INPUT MATERIAL:
┌──

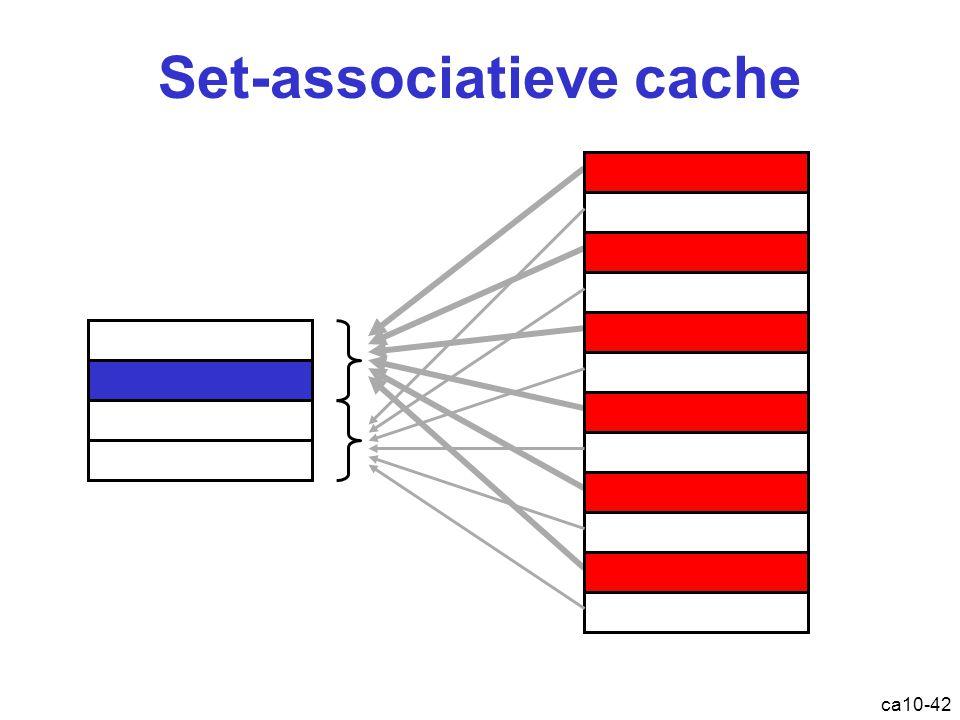 ca10-42 Set-associatieve cache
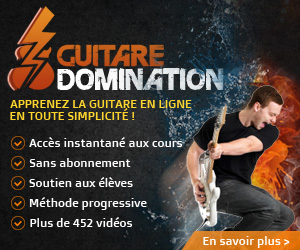 methode guitare domination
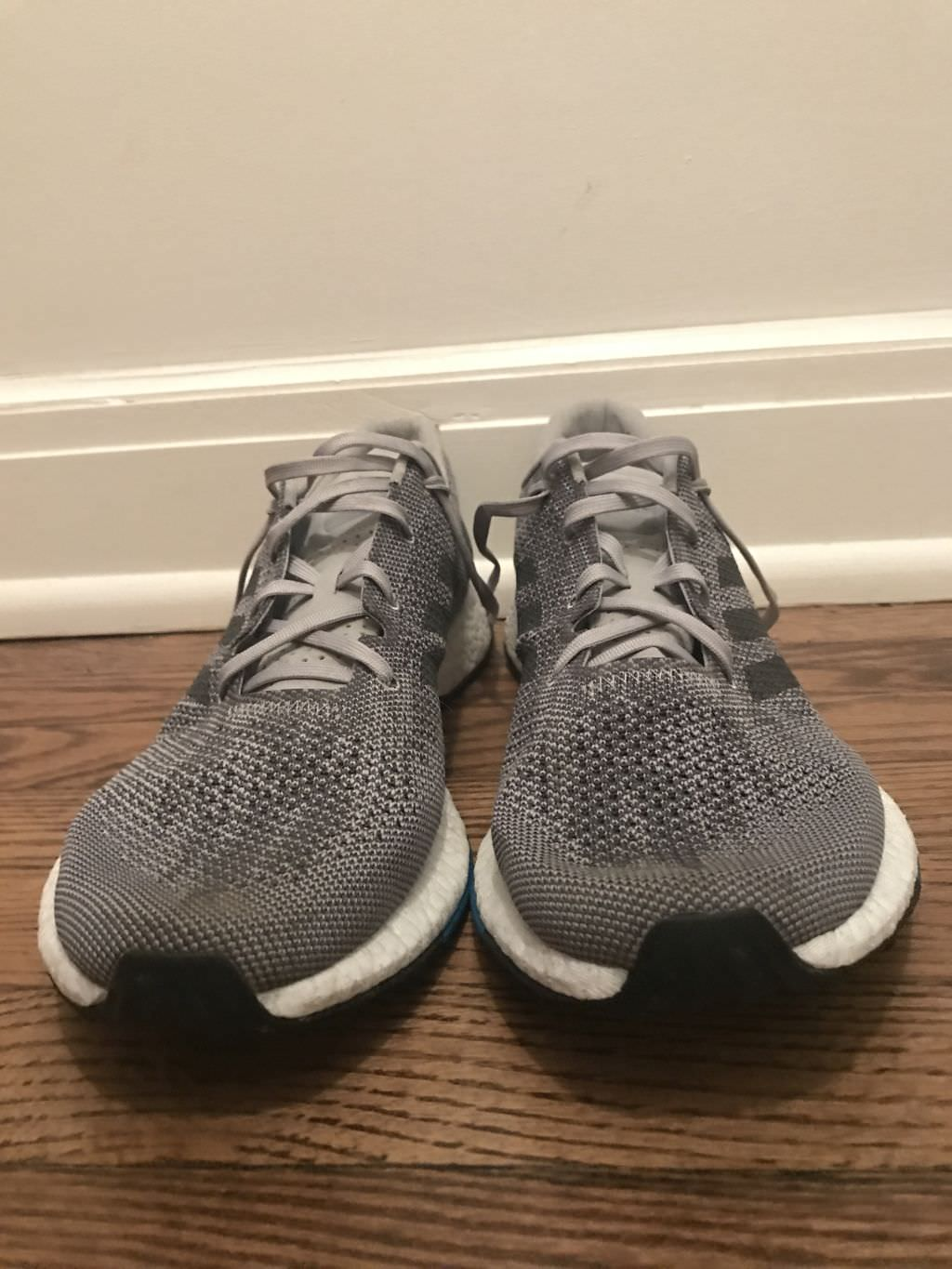 2c7bac824 Adidas Pureboost DPR Review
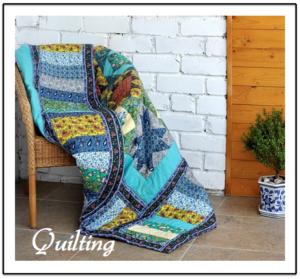https://crafting-news.com/category/quilting/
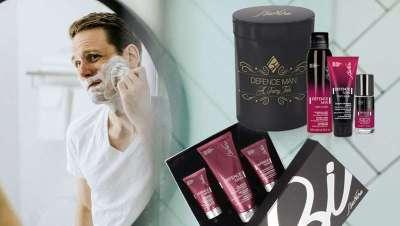 Los mejores productos cosméticos para ellos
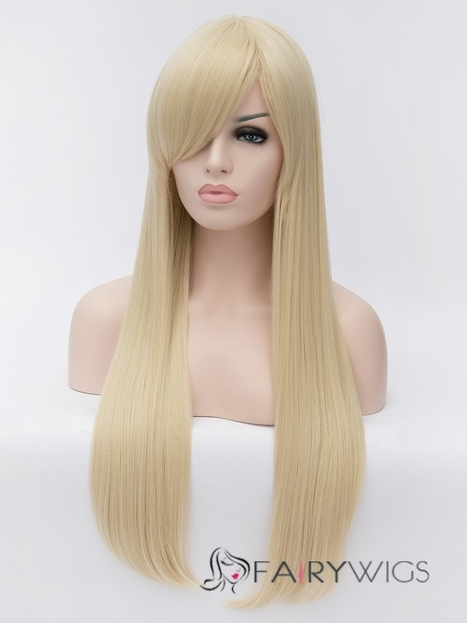 Dynamic Feeling from Long Blonde Female Straight Side Bang Hairstyle 30 Inch : fairywigs.com | Synthetic Hair Wigs | Scoop.it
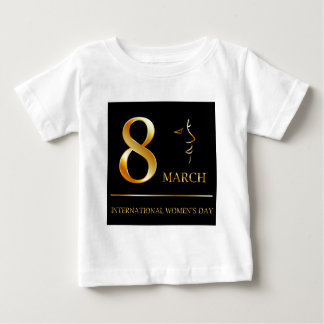 Womens day graphic in gold t shirt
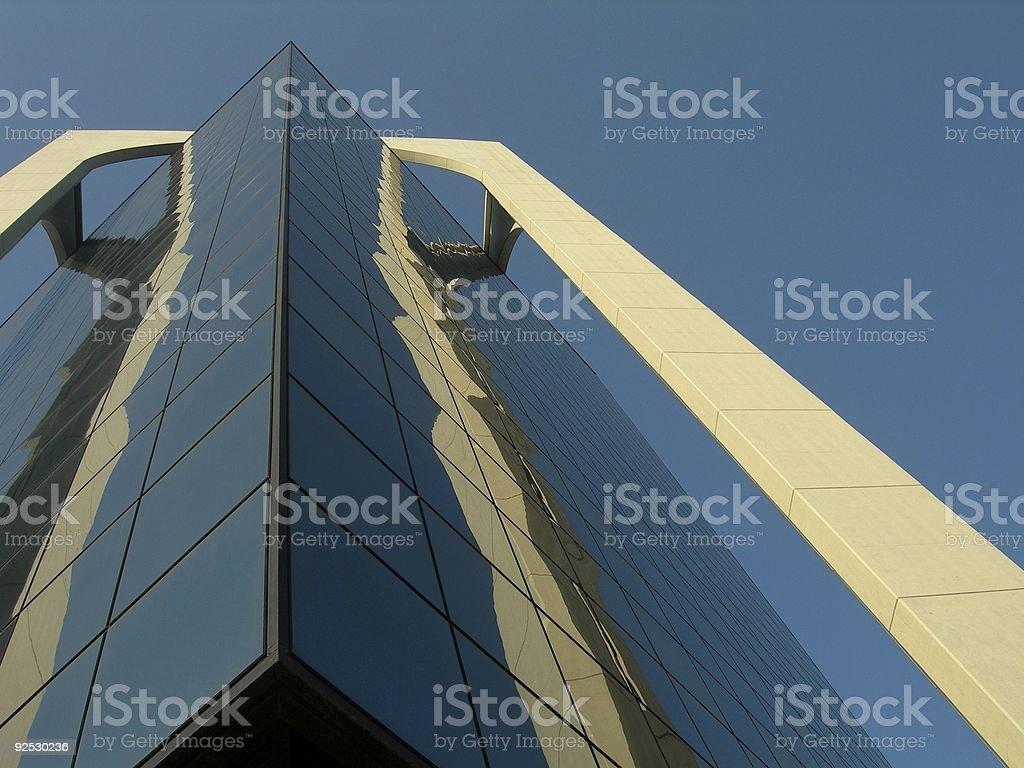 Skyscraper 04 stock photo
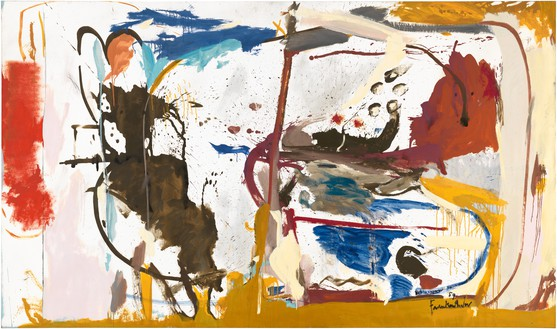 Helen Frankenthaler, First Creatures, 1959 Oil, enamel, charcoal, and pencil on sized, primed linen, 64 ¾ × 111 inches (164.5 × 281.9 cm)© 2017 Helen Frankenthaler Foundation, Inc./Artists Rights Society (ARS), New York. Photo: Rob McKeever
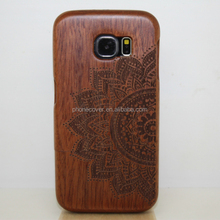 2016 New arrival genuine real wood fancy cell phone case for samsung galaxy s4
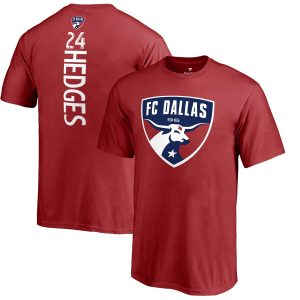Matt Hedges FC Dallas Fanatics Branded Youth Backer Name & Number T-Shirt – Red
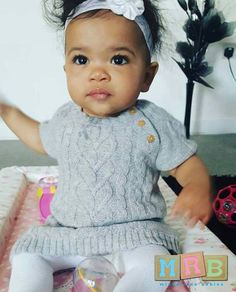 Pinterest: @abrezzybby She's so adorable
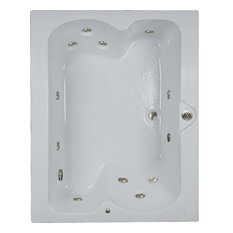 "60""L x 48""W combination baths Elite White Whirlpool and airbath"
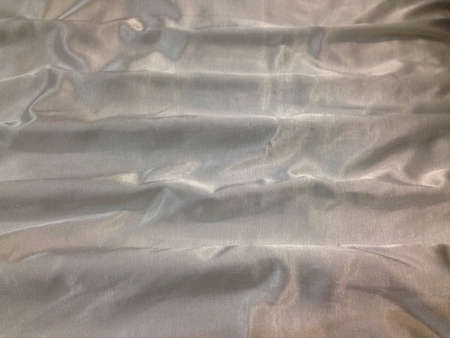 crumple: Texture of crumple fabric Stock Photo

└──

DIRECTIONS FOR THIS TASK: Without the pictures, set down every entry exactly.

REPLY TO THE EXERCISE:
 ca10-42 Set-associatieve cache
 methode guitare domination
 2c7bac824 Adidas Pureboost DPR Review
https://crafting-news.com/category/quilting/
 Los mejores productos cosméticos para ellos
 Dynamic Feeling from Long Blonde Female Straight Side Bang Hairstyle 30 Inch : fairywigs.com | Synthetic Hair Wigs | Scoop.it
 Womens day graphic in gold t shirt
 Skyscraper 04 stock photo
 Helen Frankenthaler, First Creatures, 1959 Oil, enamel, charcoal, and pencil on sized, primed linen, 64 ¾ × 111 inches (164.5 × 281.9 cm)© 2017 Helen Frankenthaler Foundation, Inc./Artists Rights Society (ARS), New York. Photo: Rob McKeever
 2016 New arrival genuine real wood fancy cell phone case for samsung galaxy s4
Matt Hedges FC Dallas Fanatics Branded Youth Backer Name & Number T-Shirt – Red
 Pinterest: @abrezzybby She's so adorable
 "60""L x 48""W combination baths Elite White Whirlpool and airbath"
 crumple: Texture of crumple fabric Stock Photo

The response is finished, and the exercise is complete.